Photo Marlène Rézenne

mercredi 25 août 2010

Les 7 couleurs de l'accordéon


Lors d'enchères à Vichy, le Pôle accordéon, grâce à son droit de préemption, a acquis six accordéons et un harmonium de facture exceptionnelle.
Le 12 juin dernier, le Pôle Accordéons de Tulle a profité d'une vente aux enchères pour agrandir sa collection. « Au début, nous étions partis avec une enveloppe de 6.000 ? et comptions acheter 5 accordéons.

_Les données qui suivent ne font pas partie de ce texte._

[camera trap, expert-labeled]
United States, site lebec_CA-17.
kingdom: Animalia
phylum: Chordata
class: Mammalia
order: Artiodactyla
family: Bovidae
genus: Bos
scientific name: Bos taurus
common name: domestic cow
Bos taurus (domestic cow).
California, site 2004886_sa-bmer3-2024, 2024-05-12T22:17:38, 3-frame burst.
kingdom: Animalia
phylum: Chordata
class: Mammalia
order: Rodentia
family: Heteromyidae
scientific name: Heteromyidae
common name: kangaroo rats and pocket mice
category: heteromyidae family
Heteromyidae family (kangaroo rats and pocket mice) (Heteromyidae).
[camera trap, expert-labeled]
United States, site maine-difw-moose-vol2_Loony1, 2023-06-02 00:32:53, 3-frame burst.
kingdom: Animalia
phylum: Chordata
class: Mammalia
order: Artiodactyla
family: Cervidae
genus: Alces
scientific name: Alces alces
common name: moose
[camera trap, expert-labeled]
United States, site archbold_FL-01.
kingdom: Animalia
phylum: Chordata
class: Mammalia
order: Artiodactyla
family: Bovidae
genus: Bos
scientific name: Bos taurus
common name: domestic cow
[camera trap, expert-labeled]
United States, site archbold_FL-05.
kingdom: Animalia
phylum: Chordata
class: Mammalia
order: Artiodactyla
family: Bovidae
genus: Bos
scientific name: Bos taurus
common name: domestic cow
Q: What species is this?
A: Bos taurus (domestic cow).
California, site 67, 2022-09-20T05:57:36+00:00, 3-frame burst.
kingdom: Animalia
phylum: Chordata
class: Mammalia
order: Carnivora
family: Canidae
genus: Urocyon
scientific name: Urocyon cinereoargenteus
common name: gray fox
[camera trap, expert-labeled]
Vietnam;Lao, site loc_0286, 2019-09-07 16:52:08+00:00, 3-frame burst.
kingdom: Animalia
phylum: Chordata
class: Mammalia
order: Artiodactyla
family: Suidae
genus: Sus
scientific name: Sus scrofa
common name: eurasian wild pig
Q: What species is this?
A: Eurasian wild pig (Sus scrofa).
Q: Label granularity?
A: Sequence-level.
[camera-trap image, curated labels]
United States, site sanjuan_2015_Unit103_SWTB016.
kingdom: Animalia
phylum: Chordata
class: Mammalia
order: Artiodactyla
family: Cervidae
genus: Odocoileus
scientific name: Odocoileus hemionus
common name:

Finalement, avec le droit de préemption et prenant en compte la baisse des prix que connaît le secteur depuis 5 ans, nous avons pu acquérir sept instruments pour environ 5.000 ?, » explique Laurence Lamy, heureuse acheteuse et directrice de la Cité de l'accordéon.
C'est donc une véritable « affaire » qu'a réalisée le Pôle de Tulle, qui possède l'une des plus importantes collections publiques en Europe.
Les accordéons datent pour la plupart du milieu du XIX e siècle et sont de véritables pièces de collection, aux motifs travaillés, avec des palettes en nacre et au bois noble. « Contrairement aux idées reçues, les premiers accordéons étaient destinés à la haute bourgeoisie, ce qui explique pourquoi ils sont composés de matériaux précieux », précise Laurence Lamy.
Parmi les acquisitions on peut distinguer un accordéon dit bisonore, avec des touches en nacre, finement sculptées et une riche marqueterie sur la caisse de l'instrument, représentant deux lions, d'autres animaux et des plantes exotiques.
Un harmonium signé Debain, datant de 1850, qui appartient aussi à la famille des instruments à anches libres, , vient compléter cet achat.
Ces pièces viennent s'ajouter aux 500 autres constituant la collection le Pôle accordéons de Tulle.
Ces acquisitions ont bénéficié de 47 % de subventions de la part du fonds régional des Acquisitions des Musées.

Cependant cette collection n'est pas encore proposée au public. Il faudra attendre, pour cela, la création du musée de l'accordéon qui s'ajoutera à celui des armes.